Clasificadores

Clasificadores

The slides are available here!


K-Nearest Neighbors (K-NN)

Overview

K-Nearest Neighbors (K-NN) is an instance-based learning algorithm that classifies a new point based on the majority label among its K closest training examples in the feature space. It does not build an explicit model.

K-NN Example
K-NN Example illustrating decision boundaries and neighbors

Classification Rule

Given a point \( \mathbf{X} \), the K-NN classifier performs the following:

  • Let \( S = \{(\mathbf{X}_i, y_i)\}_{i=1}^n \) be the training set
  • Define a distance metric \( d(\cdot, \cdot) \)
  • Sort the training points by distance to \( \mathbf{X} \)
  • Take the first \( K \) elements: \( S^K_\mathbf{X} = \{\mathbf{X}_{\sigma(1)}, \dots, \mathbf{X}_{\sigma(K)}\} \)
  • Count occurrences of each label in this subset
\[ h_{KNN}(\mathbf{X}) = \arg\max_y \frac{N^K_y(\mathbf{X})}{K} \]

Where \( N^K_y(\mathbf{X}) \) is the number of neighbors with label \( y \).

KNN Algorithm
K-NN: Schema of algorithmic steps

Choosing K

The hyperparameter \( K \) controls the bias-variance tradeoff:

  • Small \( K \) (e.g., 1 or 3): Low bias, high variance; very sensitive to noise.
  • Large \( K \) (e.g., 20+): High bias, low variance; smooths out decision boundary.

Effect of K
Effect of K on decision boundaries


Distance Metrics

The choice of distance metric can significantly affect K-NN performance. Common metrics include:

\[ d(x, y) = \left( \sum_i |x_i - y_i|^p \right)^{1/p} \]
  • Manhattan distance: \( p=1 \)
  • Euclidean distance: \( p=2 \)
  • Chebyshev distance: \( p = \infty \)
  • Mahalanobis distance: Takes into account feature covariance: \[ d(x, y) = \sqrt{(x - y)^T \Sigma^{-1} (x - y)} \]

Important: Normalize your features. Otherwise, features with large numeric ranges can dominate the distance computation.
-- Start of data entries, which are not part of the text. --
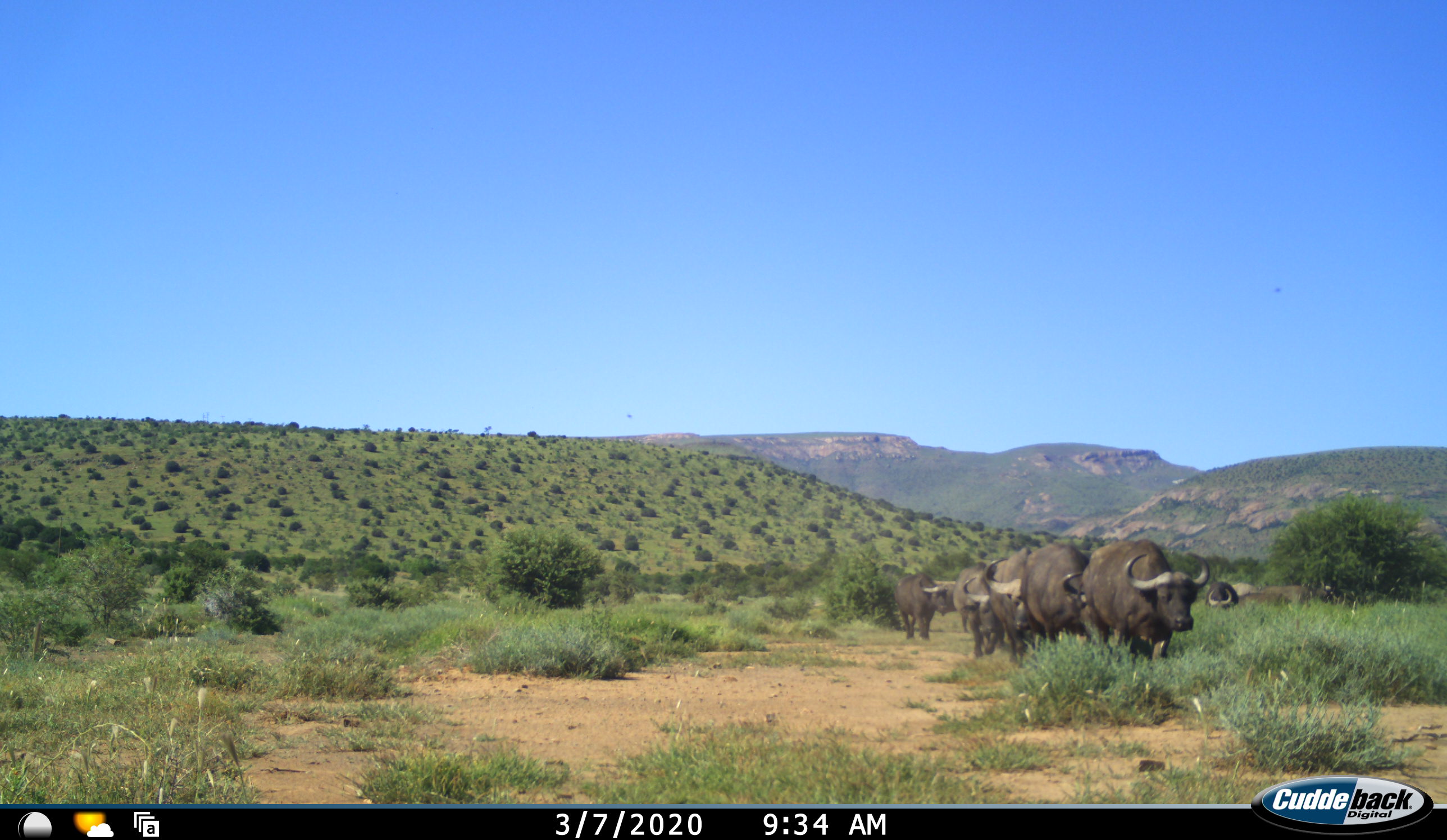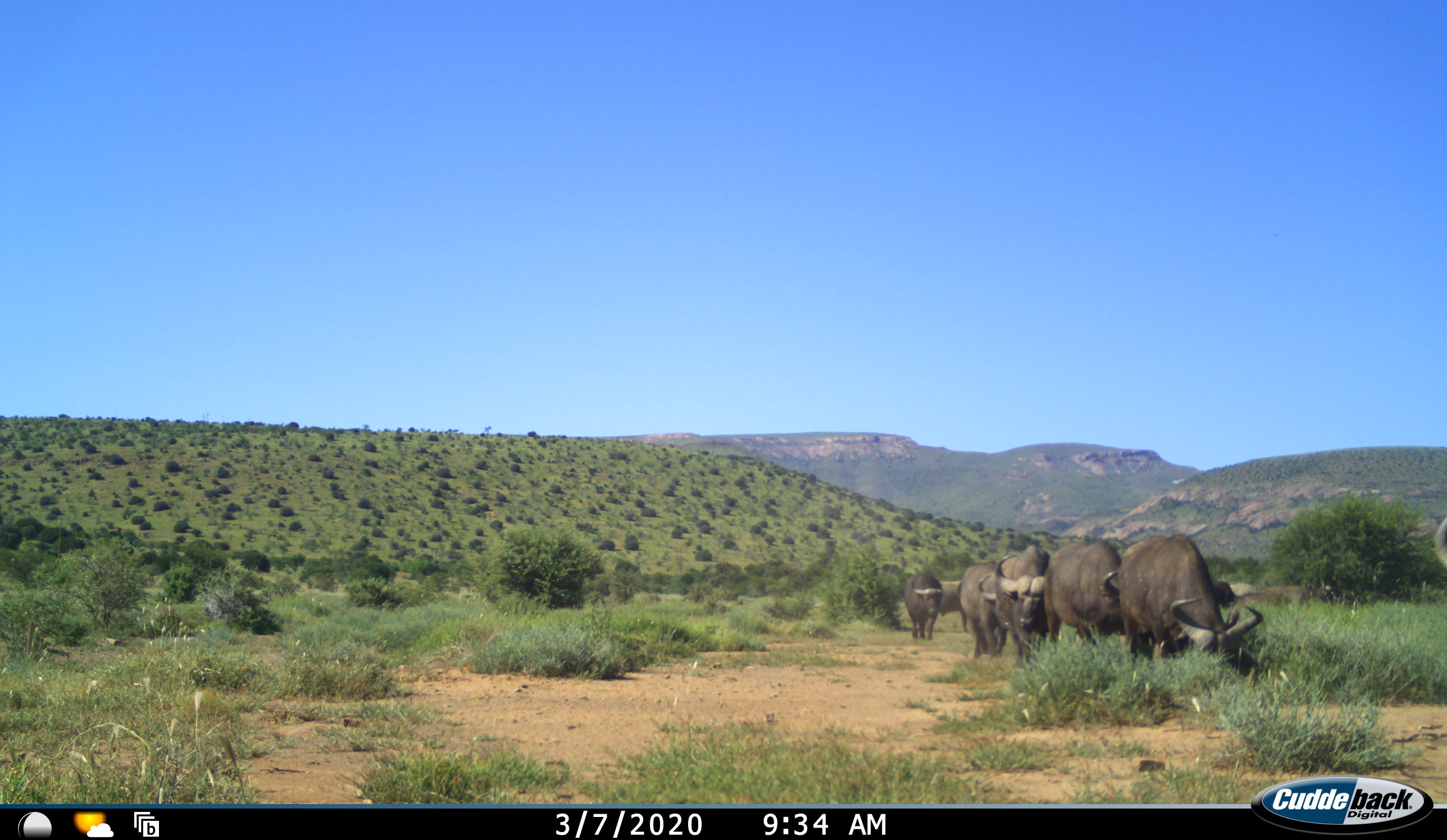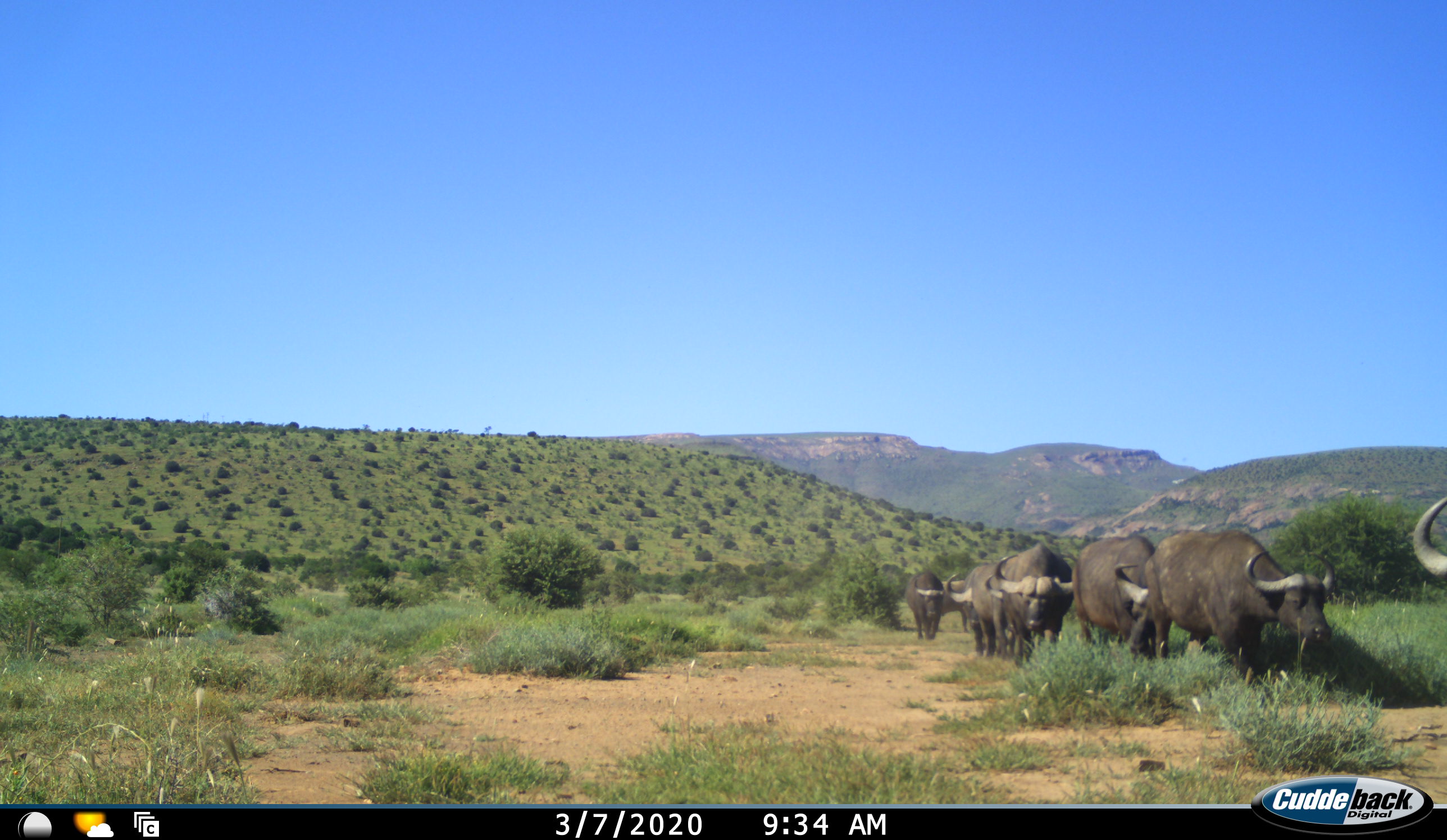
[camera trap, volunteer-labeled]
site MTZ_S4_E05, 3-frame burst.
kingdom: Animalia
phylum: Chordata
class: Mammalia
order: Artiodactyla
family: Bovidae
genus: Syncerus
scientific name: Syncerus caffer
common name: african buffalo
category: buffalo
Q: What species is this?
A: Buffalo (african buffalo) (Syncerus caffer).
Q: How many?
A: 8.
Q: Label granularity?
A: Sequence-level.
More: Scikit-learn distance metrics


Feature Scaling and Normalization

Before using K-NN, apply proper preprocessing:

  • Standardization: Gaussian distribution with zero mean and unit variance

    \[ x' = \frac{x - \mu_x}{\sigma_x} \]
  • Min-Max Scaling: Scale to \([0,1]\)

    \[ x' = \frac{x - \min(x)}{\max(x) - \min(x)} \]
  • L2 Normalization: Unit vector (used when orientation is more important than magnitude)

More on preprocessing: scikit-learn documentation


Strengths and Limitations

  • Advantages:

    • Simple and intuitive
    • No training time (lazy learner)
    • Adapts to non-linear boundaries
  • Limitations:

    • Computationally expensive at test time
    • Suffers from the curse of dimensionality: as dimensionality increases, all distances converge
    • Sensitive to irrelevant features

Naive Bayes

Bayes’ Rule

Bayes’ theorem relates the posterior probability of a class to its prior and likelihood:

\[ P(c|o) = \frac{P(o|c) \cdot P(c)}{P(o)} \]

Where:

  • \( P(c) \): prior probability of class \( c \)
  • \( P(o|c) \): likelihood of observation given the class
  • \( P(o) \): evidence (can be ignored for classification)
  • \( P(c|o) \): posterior

Naive Assumption

Naive Bayes assumes that features are conditionally independent given the class:

\[ P(o|c) = \prod_{i=1}^d P(x_i | c) \]

Thus:

\[ \hat{c} = \arg\max_c P(c) \cdot \prod_{i=1}^d P(x_i | c) \]

This assumption is rarely true in real-world data, but the algorithm often performs well despite it.


Parameter Estimation

For categorical features:

\[ P(x_i = v | c) = \frac{\text{count}(x_i = v, c)}{\text{count}(c)} \]

Laplace Smoothing

If a word/feature is not observed in class \( c \), then \( P(x_i | c) = 0 \), which will nullify the whole product. Laplace smoothing fixes this:

\[ P(x_i = v | c) = \frac{\text{count}(x_i = v, c) + \alpha}{\text{count}(c) + \alpha \cdot n} \]
  • \( \alpha \): smoothing parameter (usually 1)
  • \( n \): number of possible values of \( x_i \)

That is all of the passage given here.